Part II: Homework Questions – to be submitted

  1. If \(n=p\) and the \(\mathbf{X}\) matrix is invertible, show that the hat matrix \(\mathbf{H}\) is given by the \(p\times p\) identity matrix. In this case, what are \(h_{ii}\) and \(\hat{Y}_{i}\)?

    If \(n=p\), then \(H\) is a square matrix, so we can write \[H = X(X^TX)^{-1}X^T = X( X^{-1} (X^T)^{-1} ) X^T = (X X^{-1}) ((X^T)^{-1} ) X^T) = I\] In this case, \(h_{ii}=1\) and \(\hat{Y} = H Y = Y\), which implies that \(\hat{Y}_{i}=Y_i\).


  2. The whitewines.csv data set contains information related to white variants of the Portuguese “Vinho Verde” wine. Specifically, we have recorded the following information:

    1. fixed acidity, (b) volatile acidity, (c) citric acid , (d) residual sugar, (e) chlorides, (f) free sulfur dioxide, (g) total sulfur dioxide, (h) density, (i) pH, (j) sulphates, (k) alcohol, (l) quality (score between 0 and 10)

    In this homework, our goal is to explain the relationship between alcohol level (dependent variable) and residual sugar, pH, density and fixed acidity.

    whitewines.all = read.csv("whitewines.csv", sep = ";")
    whitewines = whitewines.all[,c("alcohol","residual.sugar","pH","density","fixed.acidity")]
    full_wine = lm(alcohol ~ residual.sugar + pH + density + fixed.acidity, data = whitewines)
    1. Check the constant variance assumption.

       plot(full_wine, which=1)

      Based on the plot alone, we observe that the constant variance assumption is violated.
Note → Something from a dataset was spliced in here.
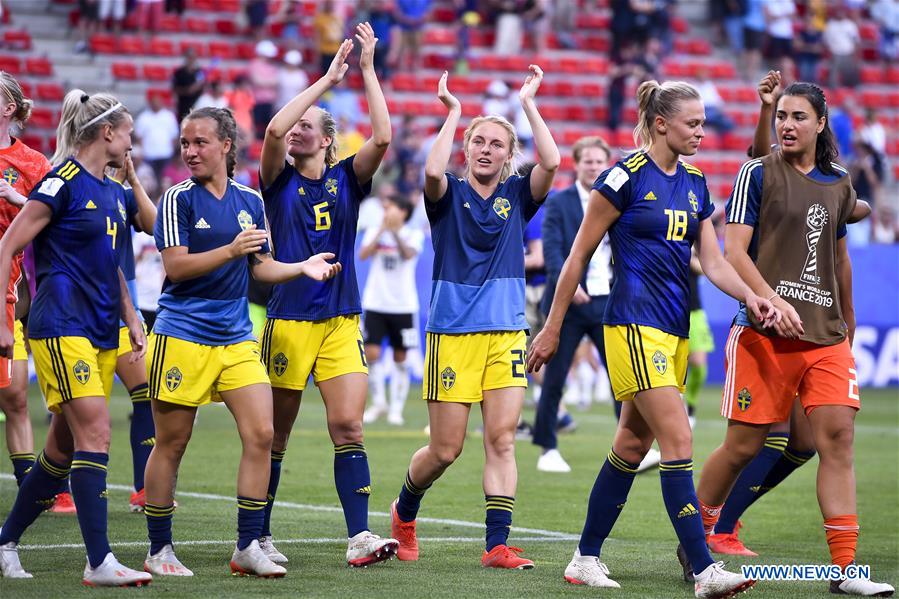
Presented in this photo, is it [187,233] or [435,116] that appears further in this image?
[435,116]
In fact, there observations 2782, 1527 and 3902 are outliers, as we have observed in the previous homework.We also perform the Breusch-Pagan test. Under the null hypothesis of this test there is homoscedasticity.

      library(lmtest)
      bptest(full_wine)
      ## 
      ##  studentized Breusch-Pagan test
      ## 
      ## data:  full_wine
      ## BP = 250.65, df = 4, p-value < 2.2e-16
      We reject the null hypothesis and conclude that the variance is not constant. This conclusion is similar to our conclusion based on the graphical test.
    2. Check the normality assumption.

       plot(full_wine, which=2)

       hist(full_wine$residuals)

      The distribution is right skewed, so we reject the normality assumptions as well. This is also probably true due to the presence of outliers in the data. If we perform a nomrality test, we corroborate the answer we got from the graphical test.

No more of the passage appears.